The path from raw data to intelligent behavior starts with acquisition and normalization. Change data capture (CDC) connects operational databases to streaming backbones; object stores provide durable, cheap history; and schema registries keep producers and consumers from drifting apart. Yet correctness is not just “schema matches.”
A modern contract encodes units, ranges, null semantics, and lineage, plus data-quality SLOs like freshness, completeness, and drift thresholds. In practice, each record carries provenance, source, timestamp, sensitivity tags, and is validated at ingress with executable rules. Privacy-by-design enters here: minimize fields, tokenize, or redact early, and attach residency constraints that follow the payload through pipelines.
Real-time feature engineering: streaming joins, windows, and CDC
Real-time feature engineering converts raw streams into decision-ready signals fast enough to influence live products. Instead of nightly ETL, systems compute features continuously using streaming joins, windowed aggregations, and change data capture (CDC) from source systems. Streaming joins align heterogeneous event streams, clicks, payments, inventory, on time and keys so models see coherent snapshots. Windows transform unbounded flows into bounded statistics such as counts, rates, or recency; session windows capture human behavior burst better than fixed intervals. CDC turns operational database mutations into ordered, replay able events, letting features reflect truth without hammering OLTP.
1. Streaming joins and time semantics
Streaming joins create a shared “now” across asynchronous sources, but correctness depends on time semantics. Event time respects when something happened; processing time reflects when the system saw it. Use event time with watermarks so engines wait long enough for stragglers without stalling indefinitely. Choose join types deliberately: inner for high precision, left/outer to preserve sparse keys, interval and temporal-table joins to bind facts to the valid at the event’s timestamp. Prevent skewing by partitioning on composite keys and salting hot partitions.

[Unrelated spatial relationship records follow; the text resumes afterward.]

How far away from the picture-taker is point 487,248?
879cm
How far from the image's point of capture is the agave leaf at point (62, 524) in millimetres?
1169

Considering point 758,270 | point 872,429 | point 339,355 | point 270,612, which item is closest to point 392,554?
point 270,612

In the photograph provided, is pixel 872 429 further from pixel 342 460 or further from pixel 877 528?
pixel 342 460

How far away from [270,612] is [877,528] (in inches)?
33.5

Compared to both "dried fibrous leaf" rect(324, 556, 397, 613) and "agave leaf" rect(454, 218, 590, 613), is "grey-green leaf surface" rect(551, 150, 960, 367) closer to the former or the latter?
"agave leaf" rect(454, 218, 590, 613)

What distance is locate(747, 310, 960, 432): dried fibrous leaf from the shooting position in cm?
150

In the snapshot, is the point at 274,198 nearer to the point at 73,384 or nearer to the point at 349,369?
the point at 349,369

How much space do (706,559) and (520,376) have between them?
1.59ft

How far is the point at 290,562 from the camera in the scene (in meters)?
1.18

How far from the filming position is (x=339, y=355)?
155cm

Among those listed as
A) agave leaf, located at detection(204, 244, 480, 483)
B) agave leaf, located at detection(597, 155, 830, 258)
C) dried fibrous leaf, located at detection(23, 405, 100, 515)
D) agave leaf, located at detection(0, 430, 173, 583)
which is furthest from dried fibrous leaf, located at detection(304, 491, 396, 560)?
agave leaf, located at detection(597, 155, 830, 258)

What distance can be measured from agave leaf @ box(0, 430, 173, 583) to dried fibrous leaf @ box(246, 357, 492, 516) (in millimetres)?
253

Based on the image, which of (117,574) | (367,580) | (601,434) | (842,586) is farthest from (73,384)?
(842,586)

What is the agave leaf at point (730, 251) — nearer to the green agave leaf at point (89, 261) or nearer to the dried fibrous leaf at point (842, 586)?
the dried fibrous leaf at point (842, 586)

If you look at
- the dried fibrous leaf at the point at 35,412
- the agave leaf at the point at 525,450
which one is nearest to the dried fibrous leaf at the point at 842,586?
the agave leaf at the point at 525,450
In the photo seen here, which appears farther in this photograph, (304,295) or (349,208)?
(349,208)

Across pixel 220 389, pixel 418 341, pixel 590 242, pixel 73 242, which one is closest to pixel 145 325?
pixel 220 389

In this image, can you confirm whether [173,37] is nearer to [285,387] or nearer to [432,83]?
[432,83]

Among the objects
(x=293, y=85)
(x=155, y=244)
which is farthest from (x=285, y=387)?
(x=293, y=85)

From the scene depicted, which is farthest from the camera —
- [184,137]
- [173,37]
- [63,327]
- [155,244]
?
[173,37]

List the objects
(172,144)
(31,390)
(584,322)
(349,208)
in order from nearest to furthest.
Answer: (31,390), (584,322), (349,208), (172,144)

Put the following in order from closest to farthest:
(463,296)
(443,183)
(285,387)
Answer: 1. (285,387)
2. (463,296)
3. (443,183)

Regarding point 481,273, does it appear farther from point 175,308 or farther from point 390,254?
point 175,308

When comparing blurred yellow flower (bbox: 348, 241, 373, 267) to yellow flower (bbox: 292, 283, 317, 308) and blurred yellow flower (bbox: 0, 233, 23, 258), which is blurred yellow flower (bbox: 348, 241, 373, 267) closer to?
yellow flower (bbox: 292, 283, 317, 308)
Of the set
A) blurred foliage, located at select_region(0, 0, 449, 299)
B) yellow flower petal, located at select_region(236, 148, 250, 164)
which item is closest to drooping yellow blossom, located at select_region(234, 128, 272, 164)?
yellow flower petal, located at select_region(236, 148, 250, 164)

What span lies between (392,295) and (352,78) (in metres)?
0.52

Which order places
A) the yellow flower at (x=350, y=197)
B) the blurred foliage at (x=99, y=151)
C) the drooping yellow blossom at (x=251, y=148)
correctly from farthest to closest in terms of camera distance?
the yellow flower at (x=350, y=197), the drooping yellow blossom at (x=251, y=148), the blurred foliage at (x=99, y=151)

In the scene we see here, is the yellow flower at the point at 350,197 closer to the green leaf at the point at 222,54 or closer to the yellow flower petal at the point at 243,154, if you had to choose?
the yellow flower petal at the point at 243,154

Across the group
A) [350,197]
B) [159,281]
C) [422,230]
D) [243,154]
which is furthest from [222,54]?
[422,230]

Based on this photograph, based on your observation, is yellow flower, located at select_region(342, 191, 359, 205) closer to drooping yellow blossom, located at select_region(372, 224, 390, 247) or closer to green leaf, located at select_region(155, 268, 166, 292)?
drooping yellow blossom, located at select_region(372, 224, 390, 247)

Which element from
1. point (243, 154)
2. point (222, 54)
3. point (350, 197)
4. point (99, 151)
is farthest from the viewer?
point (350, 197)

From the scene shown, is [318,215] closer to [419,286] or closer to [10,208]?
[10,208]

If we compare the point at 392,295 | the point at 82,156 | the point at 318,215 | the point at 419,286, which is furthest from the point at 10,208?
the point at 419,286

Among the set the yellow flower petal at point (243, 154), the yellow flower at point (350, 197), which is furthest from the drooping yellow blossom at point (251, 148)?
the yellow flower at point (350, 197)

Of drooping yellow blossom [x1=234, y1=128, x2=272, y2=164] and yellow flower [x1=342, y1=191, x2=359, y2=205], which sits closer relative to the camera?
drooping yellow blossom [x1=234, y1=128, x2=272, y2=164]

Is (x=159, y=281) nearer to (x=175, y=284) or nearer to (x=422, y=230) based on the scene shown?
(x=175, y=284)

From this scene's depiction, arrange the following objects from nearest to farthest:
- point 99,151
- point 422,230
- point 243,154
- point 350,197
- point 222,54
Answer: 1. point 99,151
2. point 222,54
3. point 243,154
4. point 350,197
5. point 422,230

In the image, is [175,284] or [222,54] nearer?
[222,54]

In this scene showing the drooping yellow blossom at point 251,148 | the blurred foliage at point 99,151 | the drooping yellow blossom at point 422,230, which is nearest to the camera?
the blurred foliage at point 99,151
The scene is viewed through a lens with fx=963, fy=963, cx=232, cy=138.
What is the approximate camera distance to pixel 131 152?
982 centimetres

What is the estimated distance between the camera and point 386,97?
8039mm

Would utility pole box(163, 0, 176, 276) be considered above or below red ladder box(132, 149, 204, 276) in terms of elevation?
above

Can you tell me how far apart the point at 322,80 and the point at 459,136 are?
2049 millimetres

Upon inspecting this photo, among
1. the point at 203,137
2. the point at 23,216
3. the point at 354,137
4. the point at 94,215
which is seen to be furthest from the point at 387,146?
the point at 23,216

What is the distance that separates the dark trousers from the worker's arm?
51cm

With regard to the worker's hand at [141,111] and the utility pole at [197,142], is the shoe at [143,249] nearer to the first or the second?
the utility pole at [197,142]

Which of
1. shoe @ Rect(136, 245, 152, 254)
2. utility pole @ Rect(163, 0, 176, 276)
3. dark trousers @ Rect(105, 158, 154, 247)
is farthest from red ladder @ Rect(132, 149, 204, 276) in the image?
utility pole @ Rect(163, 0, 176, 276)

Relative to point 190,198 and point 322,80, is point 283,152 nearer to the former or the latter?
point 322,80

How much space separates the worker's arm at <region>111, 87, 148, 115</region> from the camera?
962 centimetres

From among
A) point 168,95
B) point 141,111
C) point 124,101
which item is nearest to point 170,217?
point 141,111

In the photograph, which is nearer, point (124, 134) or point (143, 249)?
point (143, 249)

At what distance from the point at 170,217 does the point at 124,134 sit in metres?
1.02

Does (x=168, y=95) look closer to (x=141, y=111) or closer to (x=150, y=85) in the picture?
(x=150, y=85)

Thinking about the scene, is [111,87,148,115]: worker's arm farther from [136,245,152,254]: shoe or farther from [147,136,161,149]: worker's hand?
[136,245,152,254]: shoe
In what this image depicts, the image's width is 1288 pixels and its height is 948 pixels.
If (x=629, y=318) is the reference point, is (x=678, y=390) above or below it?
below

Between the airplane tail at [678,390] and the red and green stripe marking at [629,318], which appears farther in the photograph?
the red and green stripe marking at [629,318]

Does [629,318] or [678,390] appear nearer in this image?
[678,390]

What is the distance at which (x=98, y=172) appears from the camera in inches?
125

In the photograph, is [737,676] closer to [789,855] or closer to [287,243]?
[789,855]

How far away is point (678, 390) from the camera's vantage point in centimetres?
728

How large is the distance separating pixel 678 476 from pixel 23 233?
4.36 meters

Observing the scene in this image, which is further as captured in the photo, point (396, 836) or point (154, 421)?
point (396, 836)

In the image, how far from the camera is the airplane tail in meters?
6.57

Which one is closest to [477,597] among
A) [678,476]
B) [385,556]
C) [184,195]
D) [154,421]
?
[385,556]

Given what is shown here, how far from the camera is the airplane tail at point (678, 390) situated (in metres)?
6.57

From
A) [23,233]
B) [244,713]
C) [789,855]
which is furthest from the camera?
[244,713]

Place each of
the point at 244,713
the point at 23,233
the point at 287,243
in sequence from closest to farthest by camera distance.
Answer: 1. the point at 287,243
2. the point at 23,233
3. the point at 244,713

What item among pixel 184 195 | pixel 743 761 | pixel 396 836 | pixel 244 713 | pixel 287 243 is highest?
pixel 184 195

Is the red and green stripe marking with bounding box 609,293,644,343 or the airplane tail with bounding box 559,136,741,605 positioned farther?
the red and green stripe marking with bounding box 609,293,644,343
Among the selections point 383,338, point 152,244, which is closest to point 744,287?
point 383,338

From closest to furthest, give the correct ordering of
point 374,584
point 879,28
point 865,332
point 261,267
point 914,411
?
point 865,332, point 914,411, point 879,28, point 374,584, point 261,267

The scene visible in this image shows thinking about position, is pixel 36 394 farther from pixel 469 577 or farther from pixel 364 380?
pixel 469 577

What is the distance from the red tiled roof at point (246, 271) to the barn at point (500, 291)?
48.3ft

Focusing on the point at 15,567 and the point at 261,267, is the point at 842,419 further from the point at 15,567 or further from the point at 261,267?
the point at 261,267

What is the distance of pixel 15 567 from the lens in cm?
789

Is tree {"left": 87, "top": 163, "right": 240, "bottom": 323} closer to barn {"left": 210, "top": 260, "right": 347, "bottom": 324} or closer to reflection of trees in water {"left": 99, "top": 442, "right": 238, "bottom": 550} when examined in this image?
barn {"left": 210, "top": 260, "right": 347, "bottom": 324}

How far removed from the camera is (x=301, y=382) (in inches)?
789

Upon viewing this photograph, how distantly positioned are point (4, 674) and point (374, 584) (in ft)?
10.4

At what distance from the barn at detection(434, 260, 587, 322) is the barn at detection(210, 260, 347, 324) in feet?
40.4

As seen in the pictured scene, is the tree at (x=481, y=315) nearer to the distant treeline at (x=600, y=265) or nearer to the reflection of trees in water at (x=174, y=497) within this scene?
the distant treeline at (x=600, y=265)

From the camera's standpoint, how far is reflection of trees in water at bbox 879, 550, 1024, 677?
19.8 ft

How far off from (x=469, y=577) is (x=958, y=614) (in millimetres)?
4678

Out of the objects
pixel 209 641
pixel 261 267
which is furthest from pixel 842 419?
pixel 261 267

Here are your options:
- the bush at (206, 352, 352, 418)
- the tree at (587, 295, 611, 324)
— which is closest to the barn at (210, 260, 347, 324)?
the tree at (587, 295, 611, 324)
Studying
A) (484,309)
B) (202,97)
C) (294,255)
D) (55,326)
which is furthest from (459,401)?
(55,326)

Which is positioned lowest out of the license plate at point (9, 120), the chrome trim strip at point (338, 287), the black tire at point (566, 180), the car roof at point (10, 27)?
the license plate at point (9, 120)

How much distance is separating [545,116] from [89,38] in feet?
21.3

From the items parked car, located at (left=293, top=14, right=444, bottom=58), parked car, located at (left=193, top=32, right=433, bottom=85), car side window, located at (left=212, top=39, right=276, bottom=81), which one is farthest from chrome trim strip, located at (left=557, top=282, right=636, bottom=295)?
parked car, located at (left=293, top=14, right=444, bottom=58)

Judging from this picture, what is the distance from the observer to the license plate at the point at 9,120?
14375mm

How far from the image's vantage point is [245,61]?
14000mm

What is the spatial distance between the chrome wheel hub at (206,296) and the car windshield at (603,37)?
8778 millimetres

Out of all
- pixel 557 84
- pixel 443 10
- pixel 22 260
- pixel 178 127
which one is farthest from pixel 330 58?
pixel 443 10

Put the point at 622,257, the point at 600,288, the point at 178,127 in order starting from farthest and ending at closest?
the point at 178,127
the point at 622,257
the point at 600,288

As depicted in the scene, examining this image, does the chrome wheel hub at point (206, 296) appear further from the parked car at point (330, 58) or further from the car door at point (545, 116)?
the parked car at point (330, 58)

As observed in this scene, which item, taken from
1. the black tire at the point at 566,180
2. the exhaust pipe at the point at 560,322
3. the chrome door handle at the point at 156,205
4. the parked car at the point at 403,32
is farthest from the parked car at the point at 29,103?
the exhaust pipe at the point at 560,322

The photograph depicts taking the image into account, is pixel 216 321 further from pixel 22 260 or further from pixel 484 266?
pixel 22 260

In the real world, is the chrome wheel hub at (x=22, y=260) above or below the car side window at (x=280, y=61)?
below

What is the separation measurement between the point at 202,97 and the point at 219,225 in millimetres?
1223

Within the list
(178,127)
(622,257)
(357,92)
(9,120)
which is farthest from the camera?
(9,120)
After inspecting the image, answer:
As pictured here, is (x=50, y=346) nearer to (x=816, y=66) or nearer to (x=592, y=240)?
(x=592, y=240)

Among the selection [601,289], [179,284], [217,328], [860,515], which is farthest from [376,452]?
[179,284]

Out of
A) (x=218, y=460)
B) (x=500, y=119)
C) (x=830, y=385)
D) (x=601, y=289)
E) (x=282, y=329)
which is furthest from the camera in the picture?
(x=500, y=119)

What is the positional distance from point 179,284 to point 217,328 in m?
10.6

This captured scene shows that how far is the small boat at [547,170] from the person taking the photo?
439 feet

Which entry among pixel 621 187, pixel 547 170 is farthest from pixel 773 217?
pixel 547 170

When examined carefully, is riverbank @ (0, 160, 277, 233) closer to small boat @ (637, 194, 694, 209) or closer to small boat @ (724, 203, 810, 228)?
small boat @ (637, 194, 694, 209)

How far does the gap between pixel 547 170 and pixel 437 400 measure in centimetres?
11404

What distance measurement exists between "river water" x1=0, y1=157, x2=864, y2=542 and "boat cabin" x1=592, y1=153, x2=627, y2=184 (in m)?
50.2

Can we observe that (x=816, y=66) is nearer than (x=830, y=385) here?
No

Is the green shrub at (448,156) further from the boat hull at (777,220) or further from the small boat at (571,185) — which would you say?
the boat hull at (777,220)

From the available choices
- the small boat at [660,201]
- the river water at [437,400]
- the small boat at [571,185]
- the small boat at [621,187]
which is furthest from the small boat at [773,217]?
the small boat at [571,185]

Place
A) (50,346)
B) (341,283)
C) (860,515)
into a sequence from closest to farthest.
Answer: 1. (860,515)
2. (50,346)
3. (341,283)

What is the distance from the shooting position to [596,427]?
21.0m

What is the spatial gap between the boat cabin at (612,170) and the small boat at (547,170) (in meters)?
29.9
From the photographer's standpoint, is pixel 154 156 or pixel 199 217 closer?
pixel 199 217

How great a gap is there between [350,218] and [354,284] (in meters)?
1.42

2. Windows: tumbling, sliding, and session features
Windows convert infinite streams into bounded context. Tumbling windows produce non-overlapping aggregates ideal for reporting and stable rates; sliding windows track recency with overlap, improving sensitivity to change; session windows group bursts separated by inactivity, matching human behavior for personalization, fraud, and anomaly baselines. Define window size from model sensitivity and business latency budgets, not habit, short windows react quickly but increase variance, long windows smooth noise but lag. Use keyed state for per-entity windows and pre-aggregate with combiners to reduce shuffle cost.